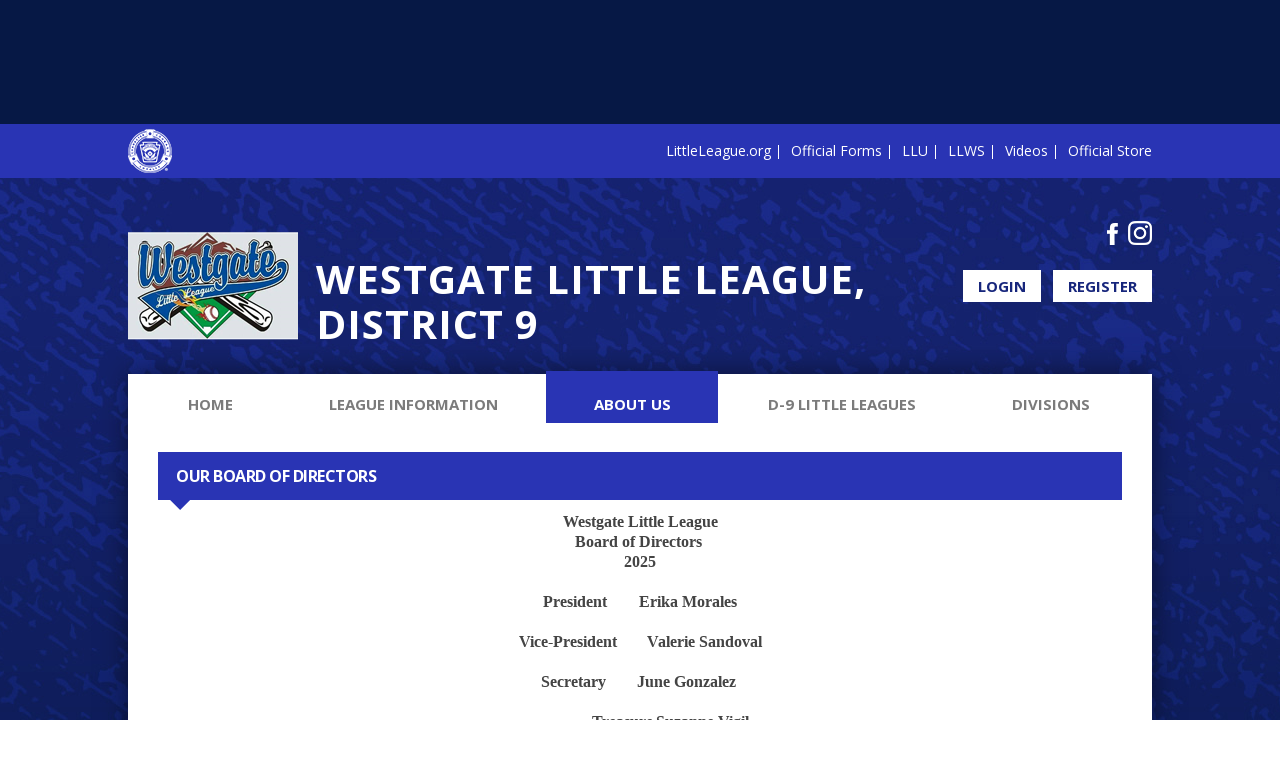

--- FILE ---
content_type: text/html; charset=utf-8
request_url: https://www.google.com/recaptcha/api2/aframe
body_size: 266
content:
<!DOCTYPE HTML><html><head><meta http-equiv="content-type" content="text/html; charset=UTF-8"></head><body><script nonce="pvD-QJpEFJcKcJnp8CKrrg">/** Anti-fraud and anti-abuse applications only. See google.com/recaptcha */ try{var clients={'sodar':'https://pagead2.googlesyndication.com/pagead/sodar?'};window.addEventListener("message",function(a){try{if(a.source===window.parent){var b=JSON.parse(a.data);var c=clients[b['id']];if(c){var d=document.createElement('img');d.src=c+b['params']+'&rc='+(localStorage.getItem("rc::a")?sessionStorage.getItem("rc::b"):"");window.document.body.appendChild(d);sessionStorage.setItem("rc::e",parseInt(sessionStorage.getItem("rc::e")||0)+1);localStorage.setItem("rc::h",'1768601457264');}}}catch(b){}});window.parent.postMessage("_grecaptcha_ready", "*");}catch(b){}</script></body></html>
==================================================
Task description »
The records above must be printed exactly, but the pictures they hold should be omitted.

Final answer »
--- FILE ---
content_type: text/html; charset=utf-8
request_url: https://www.google.com/recaptcha/api2/aframe
body_size: 266
content:
<!DOCTYPE HTML><html><head><meta http-equiv="content-type" content="text/html; charset=UTF-8"></head><body><script nonce="pvD-QJpEFJcKcJnp8CKrrg">/** Anti-fraud and anti-abuse applications only. See google.com/recaptcha */ try{var clients={'sodar':'https://pagead2.googlesyndication.com/pagead/sodar?'};window.addEventListener("message",function(a){try{if(a.source===window.parent){var b=JSON.parse(a.data);var c=clients[b['id']];if(c){var d=document.createElement('img');d.src=c+b['params']+'&rc='+(localStorage.getItem("rc::a")?sessionStorage.getItem("rc::b"):"");window.document.body.appendChild(d);sessionStorage.setItem("rc::e",parseInt(sessionStorage.getItem("rc::e")||0)+1);localStorage.setItem("rc::h",'1768601457264');}}}catch(b){}});window.parent.postMessage("_grecaptcha_ready", "*");}catch(b){}</script></body></html>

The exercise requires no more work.